* _ESERCIZI DA SVOLGERE_:
- A) Nell'estratto sull'assegnazione della casa coniugale, in base a quale articolo del codice civile va assegnato l'immobile adibito a casa familiare?
- B) Prosegua il testo sull'assegnazione della casa coniugale, riprendendo dopo la sua ultima frase.

* _ESTRATTO DEL DOCUMENTO_:
::::

Separazioni e divorzi, assegnazione della casa coniugale – Studio Legale Nomos

divorzioLo Studio Legale Nomos presso la sede di Jesi (AN) Corso Matteotti n. 21 ha istituito un Team di professionisti che si occupa di Diritto della Famiglia, dei Minori, separazioni e divorzi, tutela da violenze e stalking.

Riportiamo in questa pagina alcune riflessioni in merito al tema di grande attualità costituito dall’assegnazione della casa coniugale nei procedimenti giudiziali.

Ogni ulteriore consulenza od assistenza giudiziale può essere richiesta allo Studio Legale Nomos scrivendo a: info@studiolegalenomos.it o telefonando al numero 0731/56847.

Separazione e divorzio – Assegnazione casa familiare ad uno dei coniugi e preminenza dell’interesse dei figli verso i terzi.

La Suprema Corte di Cassazione è recentemente tornata ad esaminare la disciplina applicabile alla fattispecie dell’assegnazione della casa familiare in favore di uno dei coniugi, individuando ulteriori forme di tutela della stessa.

Nell’ambito di un giudizio di separazione personale dei coniugi, l’immobile adibito a casa familiare deve essere assegnato, ai sensi dell’art. 337 quater c.c., tenendo prioritariamente conto dell’interesse dei figli; pertanto il godimento dello stesso è prevalentemente attribuito al coniuge affidatario o collocatario della prole minorenne ovvero maggiorenne non economicamente autosufficiente.

::::

* _VOCI DEI DATI_:
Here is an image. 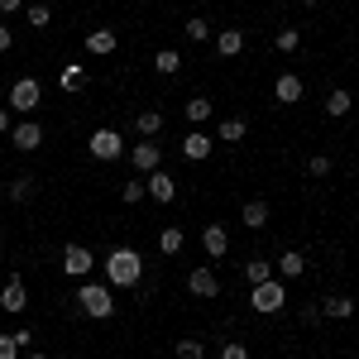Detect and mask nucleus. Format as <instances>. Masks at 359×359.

::::

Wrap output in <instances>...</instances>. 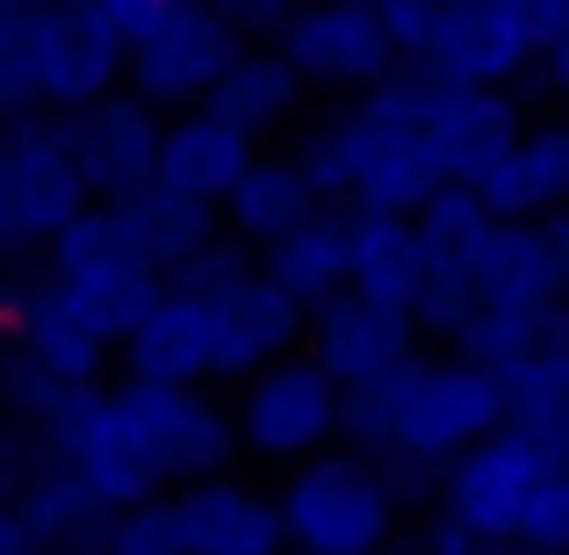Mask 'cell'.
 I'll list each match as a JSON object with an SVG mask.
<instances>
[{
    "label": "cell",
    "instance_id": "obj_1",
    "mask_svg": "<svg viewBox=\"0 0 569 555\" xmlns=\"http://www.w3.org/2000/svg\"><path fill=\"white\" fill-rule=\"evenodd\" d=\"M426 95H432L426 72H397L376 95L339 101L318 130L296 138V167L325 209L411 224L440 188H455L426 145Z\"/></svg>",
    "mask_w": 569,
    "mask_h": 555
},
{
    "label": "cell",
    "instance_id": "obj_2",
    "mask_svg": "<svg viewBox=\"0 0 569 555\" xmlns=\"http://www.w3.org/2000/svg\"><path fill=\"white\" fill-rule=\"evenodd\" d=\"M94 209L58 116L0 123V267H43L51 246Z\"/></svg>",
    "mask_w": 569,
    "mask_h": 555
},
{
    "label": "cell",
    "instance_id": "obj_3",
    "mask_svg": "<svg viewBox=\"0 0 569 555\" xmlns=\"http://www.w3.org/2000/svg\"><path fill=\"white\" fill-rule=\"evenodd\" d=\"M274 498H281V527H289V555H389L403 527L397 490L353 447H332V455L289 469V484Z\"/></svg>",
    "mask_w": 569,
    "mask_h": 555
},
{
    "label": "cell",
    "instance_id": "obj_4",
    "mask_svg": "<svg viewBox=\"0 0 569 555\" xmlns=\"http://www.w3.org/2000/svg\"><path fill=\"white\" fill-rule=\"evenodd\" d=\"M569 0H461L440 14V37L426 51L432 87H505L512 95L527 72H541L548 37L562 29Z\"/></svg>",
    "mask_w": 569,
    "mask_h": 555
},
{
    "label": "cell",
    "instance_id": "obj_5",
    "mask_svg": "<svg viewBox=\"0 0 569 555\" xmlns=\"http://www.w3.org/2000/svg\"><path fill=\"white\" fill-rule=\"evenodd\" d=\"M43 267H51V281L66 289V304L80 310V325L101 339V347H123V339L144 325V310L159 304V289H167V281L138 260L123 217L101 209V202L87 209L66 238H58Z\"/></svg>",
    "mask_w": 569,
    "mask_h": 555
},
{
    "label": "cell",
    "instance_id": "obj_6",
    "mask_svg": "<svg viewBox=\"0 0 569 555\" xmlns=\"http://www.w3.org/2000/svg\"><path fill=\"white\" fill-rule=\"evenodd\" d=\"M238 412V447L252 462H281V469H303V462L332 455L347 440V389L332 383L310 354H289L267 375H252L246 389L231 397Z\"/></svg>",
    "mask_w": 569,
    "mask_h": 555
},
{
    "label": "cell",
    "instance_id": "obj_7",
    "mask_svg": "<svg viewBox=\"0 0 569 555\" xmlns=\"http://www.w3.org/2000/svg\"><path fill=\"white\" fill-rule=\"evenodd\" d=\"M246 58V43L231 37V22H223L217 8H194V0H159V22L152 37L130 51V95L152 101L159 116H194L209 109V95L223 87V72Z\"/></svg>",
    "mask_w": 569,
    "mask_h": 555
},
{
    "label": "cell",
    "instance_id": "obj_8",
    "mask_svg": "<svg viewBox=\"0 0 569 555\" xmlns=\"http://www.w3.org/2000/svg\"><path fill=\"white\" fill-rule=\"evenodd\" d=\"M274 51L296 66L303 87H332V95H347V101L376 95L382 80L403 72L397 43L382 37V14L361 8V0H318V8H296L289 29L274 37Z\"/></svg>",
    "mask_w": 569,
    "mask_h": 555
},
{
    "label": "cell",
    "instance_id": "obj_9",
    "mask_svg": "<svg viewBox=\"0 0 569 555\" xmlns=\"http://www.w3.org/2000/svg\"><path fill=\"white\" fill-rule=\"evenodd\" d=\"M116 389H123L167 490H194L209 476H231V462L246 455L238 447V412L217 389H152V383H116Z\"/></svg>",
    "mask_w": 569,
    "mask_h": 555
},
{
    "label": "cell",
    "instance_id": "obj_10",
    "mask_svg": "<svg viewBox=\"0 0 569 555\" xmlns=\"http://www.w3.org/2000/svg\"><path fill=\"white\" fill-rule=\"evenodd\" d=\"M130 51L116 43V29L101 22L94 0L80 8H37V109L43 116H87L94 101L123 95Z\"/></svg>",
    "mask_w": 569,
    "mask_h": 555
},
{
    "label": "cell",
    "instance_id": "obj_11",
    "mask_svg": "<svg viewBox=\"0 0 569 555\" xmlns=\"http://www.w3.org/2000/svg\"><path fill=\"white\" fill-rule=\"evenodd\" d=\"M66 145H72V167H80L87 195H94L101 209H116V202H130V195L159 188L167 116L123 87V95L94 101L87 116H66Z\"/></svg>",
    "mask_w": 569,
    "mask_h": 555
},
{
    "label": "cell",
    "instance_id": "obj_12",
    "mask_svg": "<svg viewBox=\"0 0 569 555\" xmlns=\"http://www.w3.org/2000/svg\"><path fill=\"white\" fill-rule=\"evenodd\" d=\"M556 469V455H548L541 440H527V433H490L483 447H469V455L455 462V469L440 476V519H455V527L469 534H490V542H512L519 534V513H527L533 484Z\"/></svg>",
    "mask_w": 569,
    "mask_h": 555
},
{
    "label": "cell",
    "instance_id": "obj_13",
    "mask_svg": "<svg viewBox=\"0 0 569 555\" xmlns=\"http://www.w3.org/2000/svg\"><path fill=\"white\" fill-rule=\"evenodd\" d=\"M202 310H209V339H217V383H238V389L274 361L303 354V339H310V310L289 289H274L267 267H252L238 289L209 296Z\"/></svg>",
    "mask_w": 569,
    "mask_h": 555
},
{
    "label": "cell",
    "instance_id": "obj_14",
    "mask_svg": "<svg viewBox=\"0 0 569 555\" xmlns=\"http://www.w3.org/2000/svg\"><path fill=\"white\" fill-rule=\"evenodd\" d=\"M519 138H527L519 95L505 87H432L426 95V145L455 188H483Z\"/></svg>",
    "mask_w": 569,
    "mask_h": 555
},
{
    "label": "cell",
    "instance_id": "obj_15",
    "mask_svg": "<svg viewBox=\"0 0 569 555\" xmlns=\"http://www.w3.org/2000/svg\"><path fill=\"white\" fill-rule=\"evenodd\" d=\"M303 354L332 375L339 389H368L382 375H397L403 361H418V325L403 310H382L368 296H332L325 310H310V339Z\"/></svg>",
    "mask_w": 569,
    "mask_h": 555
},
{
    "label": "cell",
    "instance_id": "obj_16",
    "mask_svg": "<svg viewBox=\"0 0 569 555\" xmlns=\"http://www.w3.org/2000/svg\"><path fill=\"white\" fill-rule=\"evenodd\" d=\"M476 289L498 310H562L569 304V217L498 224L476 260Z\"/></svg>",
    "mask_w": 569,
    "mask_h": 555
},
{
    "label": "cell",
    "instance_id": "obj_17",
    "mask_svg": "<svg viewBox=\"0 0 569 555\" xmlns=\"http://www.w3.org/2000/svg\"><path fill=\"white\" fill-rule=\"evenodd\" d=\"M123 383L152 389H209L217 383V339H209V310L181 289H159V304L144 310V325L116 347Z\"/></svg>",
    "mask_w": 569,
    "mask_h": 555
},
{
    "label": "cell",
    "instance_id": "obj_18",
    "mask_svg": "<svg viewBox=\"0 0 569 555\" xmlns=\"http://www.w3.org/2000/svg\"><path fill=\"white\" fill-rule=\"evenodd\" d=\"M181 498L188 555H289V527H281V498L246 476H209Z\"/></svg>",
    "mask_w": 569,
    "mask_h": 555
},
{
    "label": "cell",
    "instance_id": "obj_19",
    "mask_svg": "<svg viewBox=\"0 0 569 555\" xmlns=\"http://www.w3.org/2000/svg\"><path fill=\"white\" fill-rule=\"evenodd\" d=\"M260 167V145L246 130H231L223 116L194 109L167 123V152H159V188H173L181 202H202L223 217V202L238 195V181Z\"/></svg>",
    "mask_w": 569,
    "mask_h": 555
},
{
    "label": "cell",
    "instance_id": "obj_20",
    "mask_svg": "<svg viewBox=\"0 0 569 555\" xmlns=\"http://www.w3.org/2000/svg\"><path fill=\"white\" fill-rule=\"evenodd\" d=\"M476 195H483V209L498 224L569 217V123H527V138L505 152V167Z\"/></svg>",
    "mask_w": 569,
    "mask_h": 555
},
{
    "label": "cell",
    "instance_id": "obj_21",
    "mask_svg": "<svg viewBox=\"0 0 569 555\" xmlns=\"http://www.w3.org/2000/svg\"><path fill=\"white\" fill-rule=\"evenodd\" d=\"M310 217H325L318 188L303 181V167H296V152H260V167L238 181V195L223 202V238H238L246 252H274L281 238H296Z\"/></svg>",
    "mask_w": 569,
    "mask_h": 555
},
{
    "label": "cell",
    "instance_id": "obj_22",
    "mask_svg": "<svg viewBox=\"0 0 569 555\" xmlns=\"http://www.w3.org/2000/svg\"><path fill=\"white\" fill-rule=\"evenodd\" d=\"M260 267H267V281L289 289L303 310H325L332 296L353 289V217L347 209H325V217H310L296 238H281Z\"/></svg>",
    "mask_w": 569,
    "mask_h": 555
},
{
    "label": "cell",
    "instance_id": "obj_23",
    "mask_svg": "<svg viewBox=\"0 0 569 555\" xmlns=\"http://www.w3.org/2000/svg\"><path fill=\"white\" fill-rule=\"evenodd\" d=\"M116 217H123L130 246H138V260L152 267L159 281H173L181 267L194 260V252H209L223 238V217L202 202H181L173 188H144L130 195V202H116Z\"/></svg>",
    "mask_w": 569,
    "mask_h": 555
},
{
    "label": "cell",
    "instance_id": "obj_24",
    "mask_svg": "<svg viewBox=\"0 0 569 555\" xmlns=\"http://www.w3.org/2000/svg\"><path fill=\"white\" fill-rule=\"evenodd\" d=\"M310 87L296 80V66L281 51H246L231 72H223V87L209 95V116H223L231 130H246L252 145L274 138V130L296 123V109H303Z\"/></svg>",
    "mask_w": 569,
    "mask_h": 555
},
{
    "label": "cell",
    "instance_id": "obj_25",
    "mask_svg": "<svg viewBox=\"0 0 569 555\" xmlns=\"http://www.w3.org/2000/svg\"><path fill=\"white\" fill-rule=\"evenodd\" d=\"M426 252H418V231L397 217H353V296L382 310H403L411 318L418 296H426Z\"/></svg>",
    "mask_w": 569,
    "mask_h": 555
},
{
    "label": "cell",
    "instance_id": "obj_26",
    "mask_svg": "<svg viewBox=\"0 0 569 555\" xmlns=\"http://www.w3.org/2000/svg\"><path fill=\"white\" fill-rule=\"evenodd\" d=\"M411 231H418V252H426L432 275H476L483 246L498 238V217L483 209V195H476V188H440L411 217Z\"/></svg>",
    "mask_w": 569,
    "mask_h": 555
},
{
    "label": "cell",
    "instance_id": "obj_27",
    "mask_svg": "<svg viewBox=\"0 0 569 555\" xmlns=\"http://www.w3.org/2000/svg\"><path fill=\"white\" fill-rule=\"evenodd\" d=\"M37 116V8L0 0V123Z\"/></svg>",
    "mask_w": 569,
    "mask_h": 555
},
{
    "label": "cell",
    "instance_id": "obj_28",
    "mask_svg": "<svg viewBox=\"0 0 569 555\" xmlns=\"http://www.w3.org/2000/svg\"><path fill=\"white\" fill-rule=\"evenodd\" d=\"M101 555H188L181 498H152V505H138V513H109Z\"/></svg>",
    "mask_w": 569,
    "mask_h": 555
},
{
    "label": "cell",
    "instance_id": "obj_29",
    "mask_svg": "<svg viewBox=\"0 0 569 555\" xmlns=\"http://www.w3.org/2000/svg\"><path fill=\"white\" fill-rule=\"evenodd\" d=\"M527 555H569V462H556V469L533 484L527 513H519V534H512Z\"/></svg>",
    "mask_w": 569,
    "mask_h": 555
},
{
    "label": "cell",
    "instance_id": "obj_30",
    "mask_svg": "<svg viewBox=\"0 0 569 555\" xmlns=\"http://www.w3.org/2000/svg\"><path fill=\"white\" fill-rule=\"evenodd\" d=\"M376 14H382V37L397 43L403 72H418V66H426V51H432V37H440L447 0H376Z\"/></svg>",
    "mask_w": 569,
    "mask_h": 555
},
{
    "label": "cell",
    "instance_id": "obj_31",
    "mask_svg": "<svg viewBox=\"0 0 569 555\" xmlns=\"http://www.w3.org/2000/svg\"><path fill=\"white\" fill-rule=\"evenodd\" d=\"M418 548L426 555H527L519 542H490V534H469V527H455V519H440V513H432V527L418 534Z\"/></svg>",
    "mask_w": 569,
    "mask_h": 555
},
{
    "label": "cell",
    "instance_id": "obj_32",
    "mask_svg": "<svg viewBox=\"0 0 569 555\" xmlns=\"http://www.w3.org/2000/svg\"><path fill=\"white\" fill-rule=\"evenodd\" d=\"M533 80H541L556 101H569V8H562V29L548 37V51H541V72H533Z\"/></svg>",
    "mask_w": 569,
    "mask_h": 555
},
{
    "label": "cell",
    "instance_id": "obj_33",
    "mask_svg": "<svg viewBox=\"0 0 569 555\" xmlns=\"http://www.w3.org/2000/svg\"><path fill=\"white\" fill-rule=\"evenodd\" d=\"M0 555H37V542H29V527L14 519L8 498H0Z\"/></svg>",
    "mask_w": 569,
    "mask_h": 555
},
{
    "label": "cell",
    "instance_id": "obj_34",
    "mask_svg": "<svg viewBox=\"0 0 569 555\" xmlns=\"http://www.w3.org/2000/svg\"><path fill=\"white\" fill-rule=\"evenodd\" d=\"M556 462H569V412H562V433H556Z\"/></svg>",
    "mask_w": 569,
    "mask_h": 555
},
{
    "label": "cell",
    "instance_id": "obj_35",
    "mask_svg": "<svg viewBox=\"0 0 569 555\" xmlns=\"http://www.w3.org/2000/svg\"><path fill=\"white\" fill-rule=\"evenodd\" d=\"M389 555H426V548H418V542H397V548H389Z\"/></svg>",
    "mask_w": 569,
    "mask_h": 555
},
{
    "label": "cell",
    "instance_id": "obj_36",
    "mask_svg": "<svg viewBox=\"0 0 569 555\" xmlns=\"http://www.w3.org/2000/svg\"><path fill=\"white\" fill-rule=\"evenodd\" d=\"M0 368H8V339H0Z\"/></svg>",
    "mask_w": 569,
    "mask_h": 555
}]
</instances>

::::

* _RISULTATI PER ESERCIZIO_:
- A) Ai sensi dell'art. 337 quater c.c.

- B)
Come recentemente ribadito dalla Corte di Cassazione (Cass. 22.07.2015 n. 15367), l’interesse tutelato dall’ordinamento è, infatti, quello dei figli a permanere nell’ambiente domestico in cui sono cresciuti. Nonostante gli importanti riflessi economici che tale assegnazione possa comportare nel bilancio di ciascun coniuge, con la medesima pronuncia i giudici di legittimità hanno sottolineato che l’assegnazione della casa familiare non può essere disposta per esigenze differenti da quelle dei figli come ad esempio quella di sopperire alle esigenze economiche del coniuge più debole.

Con la Sentenza n. 20448/2014, le Sezioni Unite della Cassazione hanno sancito la necessità di tutelare il predetto interesse dei figli all’abitazione familiare anche nei confronti del diritto del comodante alla restituzione dell’immobile, a meno che quest’ultimo non dimostri di avere un urgente e provato bisogno.

Nel caso concretamente trattato l’immobile assegnato al coniuge affidatario della prole era stato precedentemente oggetto di comodato da parte del suo titolare affinché fosse destinato a soddisfare le esigenze abitative della famiglia del comodatario.

Tale comodato, data la sua precisa destinazione, è stato quindi ricondotto al regime contrattuale di cui all’art. 1809 c.c., ossia quel comodato sorto con la consegna della cosa per un tempo determinato o per un uso che consente di stabilire la scadenza contrattuale. Come tale anche il comodato dell’immobile – casa familiare è caratterizzato dalla facoltà del comodante di esigere la restituzione immediata solo in caso di sopravvenienza di un urgente ed imprevisto bisogno.

Tutela del terzo acquirente di un immobile assegnato al coniuge collocatario della prole

La Suprema Corte ha anche trattato il caso in cui l’immobile adibito ad abitazione familiare e di proprietà esclusiva del coniuge non assegnatario sia stato alienato ad un terzo, pur in presenza di un provvedimento di assegnazione dello stesso all’altro coniuge affidatario della prole.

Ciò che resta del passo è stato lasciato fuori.